_Data excerpts_
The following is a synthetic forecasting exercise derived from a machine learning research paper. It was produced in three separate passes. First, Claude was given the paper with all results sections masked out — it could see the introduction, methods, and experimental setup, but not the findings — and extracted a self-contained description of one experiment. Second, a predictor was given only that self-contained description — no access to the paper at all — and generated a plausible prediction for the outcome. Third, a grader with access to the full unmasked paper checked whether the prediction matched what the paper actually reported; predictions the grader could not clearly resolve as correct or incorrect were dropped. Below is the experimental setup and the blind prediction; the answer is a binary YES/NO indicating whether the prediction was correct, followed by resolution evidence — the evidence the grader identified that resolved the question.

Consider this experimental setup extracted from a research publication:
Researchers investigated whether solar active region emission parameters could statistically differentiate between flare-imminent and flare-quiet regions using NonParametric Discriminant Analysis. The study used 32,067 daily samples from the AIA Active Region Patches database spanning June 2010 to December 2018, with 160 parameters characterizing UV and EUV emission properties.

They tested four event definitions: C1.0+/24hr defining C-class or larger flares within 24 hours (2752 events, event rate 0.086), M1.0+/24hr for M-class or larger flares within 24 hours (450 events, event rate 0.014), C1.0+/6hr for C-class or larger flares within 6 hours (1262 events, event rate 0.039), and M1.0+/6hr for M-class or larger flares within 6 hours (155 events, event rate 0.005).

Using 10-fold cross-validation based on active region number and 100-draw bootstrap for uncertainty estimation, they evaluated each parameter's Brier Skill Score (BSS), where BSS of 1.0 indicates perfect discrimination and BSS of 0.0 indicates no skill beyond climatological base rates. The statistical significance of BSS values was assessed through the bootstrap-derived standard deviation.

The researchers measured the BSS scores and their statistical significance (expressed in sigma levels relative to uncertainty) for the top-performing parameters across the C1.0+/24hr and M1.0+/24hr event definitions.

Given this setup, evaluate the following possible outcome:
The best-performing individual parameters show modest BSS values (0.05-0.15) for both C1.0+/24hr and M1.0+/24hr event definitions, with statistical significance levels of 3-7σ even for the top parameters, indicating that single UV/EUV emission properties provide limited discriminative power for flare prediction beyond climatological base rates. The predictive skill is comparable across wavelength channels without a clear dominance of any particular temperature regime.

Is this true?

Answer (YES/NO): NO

_Task to carry out_
From the first line to the last, restate the data above exactly.

_Completed exercise_
The following is a synthetic forecasting exercise derived from a machine learning research paper. It was produced in three separate passes. First, Claude was given the paper with all results sections masked out — it could see the introduction, methods, and experimental setup, but not the findings — and extracted a self-contained description of one experiment. Second, a predictor was given only that self-contained description — no access to the paper at all — and generated a plausible prediction for the outcome. Third, a grader with access to the full unmasked paper checked whether the prediction matched what the paper actually reported; predictions the grader could not clearly resolve as correct or incorrect were dropped. Below is the experimental setup and the blind prediction; the answer is a binary YES/NO indicating whether the prediction was correct, followed by resolution evidence — the evidence the grader identified that resolved the question.

Consider this experimental setup extracted from a research publication:
Researchers investigated whether solar active region emission parameters could statistically differentiate between flare-imminent and flare-quiet regions using NonParametric Discriminant Analysis. The study used 32,067 daily samples from the AIA Active Region Patches database spanning June 2010 to December 2018, with 160 parameters characterizing UV and EUV emission properties.

They tested four event definitions: C1.0+/24hr defining C-class or larger flares within 24 hours (2752 events, event rate 0.086), M1.0+/24hr for M-class or larger flares within 24 hours (450 events, event rate 0.014), C1.0+/6hr for C-class or larger flares within 6 hours (1262 events, event rate 0.039), and M1.0+/6hr for M-class or larger flares within 6 hours (155 events, event rate 0.005).

Using 10-fold cross-validation based on active region number and 100-draw bootstrap for uncertainty estimation, they evaluated each parameter's Brier Skill Score (BSS), where BSS of 1.0 indicates perfect discrimination and BSS of 0.0 indicates no skill beyond climatological base rates. The statistical significance of BSS values was assessed through the bootstrap-derived standard deviation.

The researchers measured the BSS scores and their statistical significance (expressed in sigma levels relative to uncertainty) for the top-performing parameters across the C1.0+/24hr and M1.0+/24hr event definitions.

Given this setup, evaluate the following possible outcome:
The best-performing individual parameters show modest BSS values (0.05-0.15) for both C1.0+/24hr and M1.0+/24hr event definitions, with statistical significance levels of 3-7σ even for the top parameters, indicating that single UV/EUV emission properties provide limited discriminative power for flare prediction beyond climatological base rates. The predictive skill is comparable across wavelength channels without a clear dominance of any particular temperature regime.

Is this true?

Answer (YES/NO): NO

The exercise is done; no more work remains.